Pernas curtas

Joaquim, senhor culto e distinto, entrou no trem apressadamente sem olhar para trás. Verdade, eu garanto. Sentou-se ao meu lado e de imediato, abriu o jornal sério, concentrado sem me reparar a princípio. Eu, admirado, olhava-o sorridente e inquieto. Já pensaram? Manuel e Joaquim! Joaquim não, Machado! Lembro que foi assim e com riqueza de detalhes, apesar de ter na época, apenas dez anos de idade. Tudo bem, não lembro de todos os detalhes, nem que dia da semana foi aquele, nem horário, mas de resto lembro e lembro bem.

Ele, sisudo e concentrado na leitura, só olhou em minha direção quando eu puxei assunto, meio desconsertado. – O senhor gosta de Camões? Perguntei fitando –o com muita atenção. A viagem seria curta, minha mãe aguardava-me dali a umas três estações para compras. Acabáramos de voltar ao Rio de Janeiro e havia muito a organizar .Eu poderia não voltar a vê-lo, por isso, agarrei a oportunidade do contato como algo único.

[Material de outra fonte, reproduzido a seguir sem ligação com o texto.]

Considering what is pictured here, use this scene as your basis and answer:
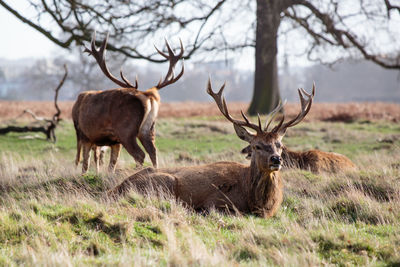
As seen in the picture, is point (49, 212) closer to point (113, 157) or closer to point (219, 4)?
point (113, 157)

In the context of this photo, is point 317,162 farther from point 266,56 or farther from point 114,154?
point 266,56

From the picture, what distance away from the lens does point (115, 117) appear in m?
7.80

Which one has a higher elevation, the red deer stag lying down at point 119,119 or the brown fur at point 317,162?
the red deer stag lying down at point 119,119

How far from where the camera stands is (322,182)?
7.00 meters

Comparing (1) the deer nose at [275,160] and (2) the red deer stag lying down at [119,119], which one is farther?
(2) the red deer stag lying down at [119,119]

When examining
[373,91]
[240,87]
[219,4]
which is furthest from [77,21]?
[240,87]

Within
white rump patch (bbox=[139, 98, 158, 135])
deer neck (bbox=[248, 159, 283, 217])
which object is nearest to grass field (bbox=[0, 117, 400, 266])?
deer neck (bbox=[248, 159, 283, 217])

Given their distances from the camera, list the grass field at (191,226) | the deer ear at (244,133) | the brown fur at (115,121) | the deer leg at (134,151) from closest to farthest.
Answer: the grass field at (191,226), the deer ear at (244,133), the deer leg at (134,151), the brown fur at (115,121)

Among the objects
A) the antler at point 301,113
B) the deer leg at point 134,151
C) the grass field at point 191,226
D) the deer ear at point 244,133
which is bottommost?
the grass field at point 191,226

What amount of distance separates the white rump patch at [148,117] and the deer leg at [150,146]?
73 millimetres

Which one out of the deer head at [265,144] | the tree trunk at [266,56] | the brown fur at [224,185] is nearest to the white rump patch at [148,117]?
the brown fur at [224,185]

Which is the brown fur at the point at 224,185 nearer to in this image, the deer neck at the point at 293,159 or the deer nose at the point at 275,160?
the deer nose at the point at 275,160

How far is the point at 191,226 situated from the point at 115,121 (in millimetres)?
3298

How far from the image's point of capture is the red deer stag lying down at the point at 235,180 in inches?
226
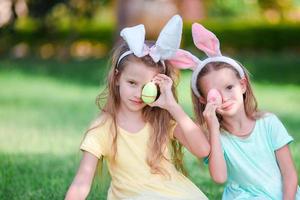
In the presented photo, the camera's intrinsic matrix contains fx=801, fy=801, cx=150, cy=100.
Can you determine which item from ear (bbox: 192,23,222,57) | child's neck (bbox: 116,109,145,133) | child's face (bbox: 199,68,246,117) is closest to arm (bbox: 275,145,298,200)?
child's face (bbox: 199,68,246,117)

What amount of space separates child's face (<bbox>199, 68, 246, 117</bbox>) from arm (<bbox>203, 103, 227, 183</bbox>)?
0.12 meters

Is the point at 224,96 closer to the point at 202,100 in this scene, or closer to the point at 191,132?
the point at 202,100

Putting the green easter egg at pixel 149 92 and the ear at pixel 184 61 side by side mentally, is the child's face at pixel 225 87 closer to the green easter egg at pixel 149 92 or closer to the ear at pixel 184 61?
the ear at pixel 184 61

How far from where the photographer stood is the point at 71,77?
14.8 metres

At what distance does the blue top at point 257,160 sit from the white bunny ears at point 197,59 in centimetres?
32

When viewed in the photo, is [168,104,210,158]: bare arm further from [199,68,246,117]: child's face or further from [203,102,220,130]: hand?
[199,68,246,117]: child's face

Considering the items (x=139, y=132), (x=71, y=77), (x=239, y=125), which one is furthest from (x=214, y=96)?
(x=71, y=77)

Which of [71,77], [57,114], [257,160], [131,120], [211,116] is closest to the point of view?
[211,116]

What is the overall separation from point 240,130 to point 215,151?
13.5 inches

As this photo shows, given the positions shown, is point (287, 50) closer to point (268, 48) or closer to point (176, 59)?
point (268, 48)

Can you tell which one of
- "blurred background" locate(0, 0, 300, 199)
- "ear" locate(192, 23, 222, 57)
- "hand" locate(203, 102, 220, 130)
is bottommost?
"blurred background" locate(0, 0, 300, 199)

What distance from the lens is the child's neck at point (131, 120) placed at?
4.08m

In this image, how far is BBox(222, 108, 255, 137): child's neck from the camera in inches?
167

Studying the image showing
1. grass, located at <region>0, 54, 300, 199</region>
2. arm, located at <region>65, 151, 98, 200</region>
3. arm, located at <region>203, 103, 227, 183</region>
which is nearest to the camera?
arm, located at <region>65, 151, 98, 200</region>
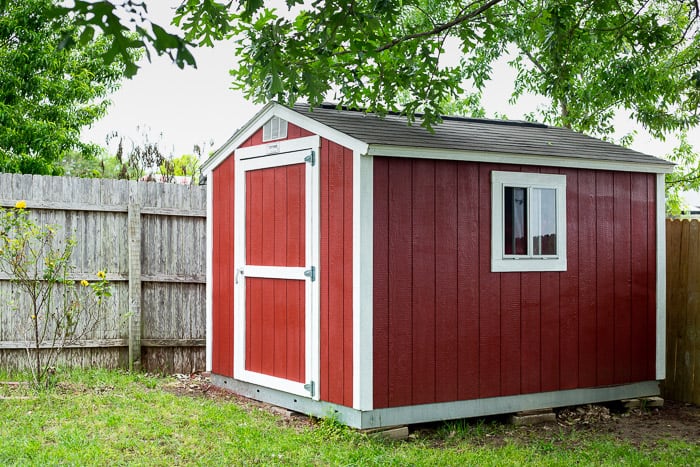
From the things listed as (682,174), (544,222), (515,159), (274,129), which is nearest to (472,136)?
(515,159)

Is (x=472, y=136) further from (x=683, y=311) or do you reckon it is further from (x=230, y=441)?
(x=230, y=441)

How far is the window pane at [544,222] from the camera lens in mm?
7062

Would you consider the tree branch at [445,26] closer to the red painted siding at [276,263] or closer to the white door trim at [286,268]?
the white door trim at [286,268]

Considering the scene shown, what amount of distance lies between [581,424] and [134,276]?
469 cm

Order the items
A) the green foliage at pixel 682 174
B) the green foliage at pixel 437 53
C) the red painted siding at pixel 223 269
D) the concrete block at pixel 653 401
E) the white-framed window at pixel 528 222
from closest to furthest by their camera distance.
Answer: the green foliage at pixel 437 53, the white-framed window at pixel 528 222, the concrete block at pixel 653 401, the red painted siding at pixel 223 269, the green foliage at pixel 682 174

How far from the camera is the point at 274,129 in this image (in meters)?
7.32

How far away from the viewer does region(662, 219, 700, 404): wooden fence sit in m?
8.05

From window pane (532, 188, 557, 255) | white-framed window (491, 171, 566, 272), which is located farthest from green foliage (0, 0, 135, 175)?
window pane (532, 188, 557, 255)

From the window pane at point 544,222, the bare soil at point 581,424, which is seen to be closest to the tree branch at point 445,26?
the window pane at point 544,222

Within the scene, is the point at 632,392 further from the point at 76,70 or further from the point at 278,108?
the point at 76,70

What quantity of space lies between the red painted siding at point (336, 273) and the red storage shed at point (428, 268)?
0.02m

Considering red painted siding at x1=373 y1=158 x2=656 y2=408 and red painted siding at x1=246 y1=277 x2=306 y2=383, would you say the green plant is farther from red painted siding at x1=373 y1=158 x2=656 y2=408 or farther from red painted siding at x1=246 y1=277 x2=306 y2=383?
red painted siding at x1=373 y1=158 x2=656 y2=408

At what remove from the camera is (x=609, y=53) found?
38.6 feet

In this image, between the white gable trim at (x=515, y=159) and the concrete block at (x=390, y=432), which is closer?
the concrete block at (x=390, y=432)
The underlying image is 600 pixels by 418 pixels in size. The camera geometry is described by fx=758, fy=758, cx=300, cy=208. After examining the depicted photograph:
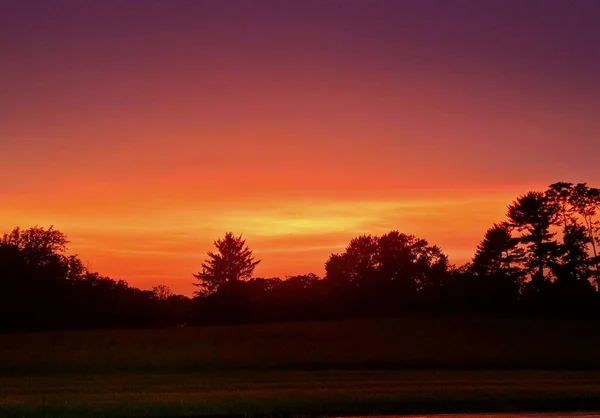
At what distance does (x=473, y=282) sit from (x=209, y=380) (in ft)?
190

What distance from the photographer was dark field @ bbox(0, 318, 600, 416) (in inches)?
1088

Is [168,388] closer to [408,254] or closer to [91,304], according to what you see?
[91,304]

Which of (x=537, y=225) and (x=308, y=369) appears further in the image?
(x=537, y=225)

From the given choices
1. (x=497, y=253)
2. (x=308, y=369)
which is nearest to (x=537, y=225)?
(x=497, y=253)

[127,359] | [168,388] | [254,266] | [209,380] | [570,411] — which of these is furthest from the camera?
[254,266]

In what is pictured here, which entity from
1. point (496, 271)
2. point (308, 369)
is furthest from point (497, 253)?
point (308, 369)

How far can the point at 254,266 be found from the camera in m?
162

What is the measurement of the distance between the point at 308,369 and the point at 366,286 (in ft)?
125

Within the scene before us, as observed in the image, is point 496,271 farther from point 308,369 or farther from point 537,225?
point 308,369

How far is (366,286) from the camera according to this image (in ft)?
297

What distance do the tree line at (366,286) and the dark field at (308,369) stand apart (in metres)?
9.39

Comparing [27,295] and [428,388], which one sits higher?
[27,295]

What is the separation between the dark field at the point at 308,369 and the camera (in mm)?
27625

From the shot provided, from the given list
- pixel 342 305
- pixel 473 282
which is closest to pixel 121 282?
pixel 342 305
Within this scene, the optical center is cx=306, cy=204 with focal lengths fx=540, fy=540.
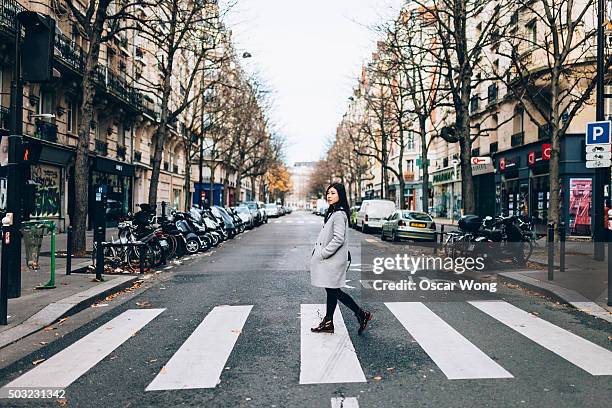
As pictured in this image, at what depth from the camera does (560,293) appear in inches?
340

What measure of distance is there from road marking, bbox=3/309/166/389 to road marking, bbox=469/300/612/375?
4.61 meters

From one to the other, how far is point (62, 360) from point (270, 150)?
49.8 metres

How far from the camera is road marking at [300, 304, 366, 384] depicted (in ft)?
15.2

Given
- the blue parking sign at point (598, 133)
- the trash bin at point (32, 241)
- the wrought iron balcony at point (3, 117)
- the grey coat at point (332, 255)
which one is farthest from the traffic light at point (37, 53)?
the wrought iron balcony at point (3, 117)

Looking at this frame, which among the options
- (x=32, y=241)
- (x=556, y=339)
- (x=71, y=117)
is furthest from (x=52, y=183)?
(x=556, y=339)

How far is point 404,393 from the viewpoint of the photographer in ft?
14.0

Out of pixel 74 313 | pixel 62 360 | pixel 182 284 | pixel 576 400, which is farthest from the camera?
pixel 182 284

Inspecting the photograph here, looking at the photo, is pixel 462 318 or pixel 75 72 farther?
pixel 75 72

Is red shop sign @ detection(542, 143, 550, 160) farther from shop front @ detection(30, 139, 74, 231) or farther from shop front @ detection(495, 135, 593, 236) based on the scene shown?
shop front @ detection(30, 139, 74, 231)

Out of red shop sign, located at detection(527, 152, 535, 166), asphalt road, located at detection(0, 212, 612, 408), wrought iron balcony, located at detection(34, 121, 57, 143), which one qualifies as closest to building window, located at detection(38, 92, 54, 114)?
wrought iron balcony, located at detection(34, 121, 57, 143)

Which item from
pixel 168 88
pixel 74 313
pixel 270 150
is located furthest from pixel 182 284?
pixel 270 150

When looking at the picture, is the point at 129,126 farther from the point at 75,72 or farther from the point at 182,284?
the point at 182,284

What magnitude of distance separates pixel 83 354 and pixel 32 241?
6234mm

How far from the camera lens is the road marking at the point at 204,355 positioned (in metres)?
4.56
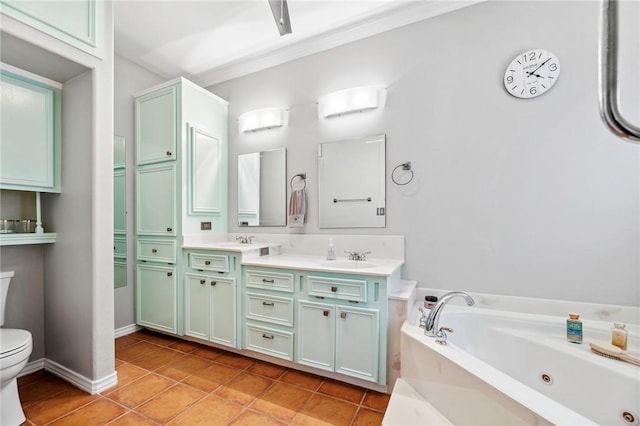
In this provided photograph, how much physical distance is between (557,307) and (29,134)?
372cm

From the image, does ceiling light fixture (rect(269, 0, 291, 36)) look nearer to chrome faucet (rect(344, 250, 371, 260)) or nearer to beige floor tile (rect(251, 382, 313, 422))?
chrome faucet (rect(344, 250, 371, 260))

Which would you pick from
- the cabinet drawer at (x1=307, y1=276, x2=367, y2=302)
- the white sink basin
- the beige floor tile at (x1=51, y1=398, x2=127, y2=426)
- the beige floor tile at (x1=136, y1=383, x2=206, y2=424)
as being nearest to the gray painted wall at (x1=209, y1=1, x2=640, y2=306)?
the white sink basin

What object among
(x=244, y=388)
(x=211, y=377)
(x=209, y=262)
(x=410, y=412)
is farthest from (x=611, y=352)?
(x=209, y=262)

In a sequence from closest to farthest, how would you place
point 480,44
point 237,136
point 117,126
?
point 480,44, point 117,126, point 237,136

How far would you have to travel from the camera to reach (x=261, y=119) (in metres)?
2.90

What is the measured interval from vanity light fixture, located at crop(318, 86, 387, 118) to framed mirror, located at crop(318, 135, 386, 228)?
0.87 feet

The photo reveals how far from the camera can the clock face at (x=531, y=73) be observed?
187 centimetres

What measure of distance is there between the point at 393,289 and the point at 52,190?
2503 millimetres

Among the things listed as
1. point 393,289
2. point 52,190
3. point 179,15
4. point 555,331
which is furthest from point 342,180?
point 52,190

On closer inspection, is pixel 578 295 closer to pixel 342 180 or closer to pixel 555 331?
pixel 555 331

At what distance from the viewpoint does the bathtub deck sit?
4.30ft

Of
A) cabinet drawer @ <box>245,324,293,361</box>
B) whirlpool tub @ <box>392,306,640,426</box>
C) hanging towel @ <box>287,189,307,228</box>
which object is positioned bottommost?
cabinet drawer @ <box>245,324,293,361</box>

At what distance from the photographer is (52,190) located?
6.48 feet

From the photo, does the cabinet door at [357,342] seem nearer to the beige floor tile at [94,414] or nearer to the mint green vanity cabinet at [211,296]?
the mint green vanity cabinet at [211,296]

- Gosto sim, claro! Ele me respondeu simpático. Garanto que a gagueira não atrapalhou a compressão e o desenlaçar de afinidades nesse contato que, juro, jamais foi esquecido. Acreditem! Os poucos minutos estenderam-se enquanto recitávamos trechos de Os Lusíadas. Ele começou com alguns versos do primeiro canto:

“No mar tanta tormenta, e tanto dano,

Tantas vezes a morte apercebida!

Na terra tanta guerra, tanto engano,

Tanta necessidade avorrecida!

Onde pode acolher-se um fraco humano,

Onde terá segura a curta vida,

Que não se arme, e se indigne o Céu sereno

Contra um bicho da terra tão pequeno?”

E eu para mostrar desenvoltura, parti para o oitavo canto com ar de superioridade:

“Este interpreta mais que sutilmente.

Os textos; este faz e desfaz leis;

Este causa os perjúrios entre a gente,

E mil vezes tiranos torna os Reis.

Até os que só a Deus Onipotente

Se dedicam, mil vezes ouvireis

Que corrompe este encantador, e ilude;

Mas não sem cor, contudo, de virtude.”

Ao que, terminando de recitar, recebi um afago na cabeça, seguido de um sorriso tímido e ouvi atento: - Não lembrava destes versos jovenzinho! Fico feliz em ouvi-los. Com cinquenta e sete anos, a memória começa já a nos trair. E Olhando-me nos olhos: - permaneça assim e ainda ouvirei falar de você.

Ao ouvi essas palavras e o apito do trem anunciando a próxima parada (na estação em que eu deveria ficar) levantei como se tivessem passado muitas horas... sentia como se aquele senhor fosse meu amigo e confidente ha muito e tenho certeza da reciprocidade disso tudo. Tudo rápida e suavemente, como água fresca bebida em dia de muito calor. Só desci com medo de que minha mãe ralhasse. Por mim, seguiria a viagem admirado e feliz.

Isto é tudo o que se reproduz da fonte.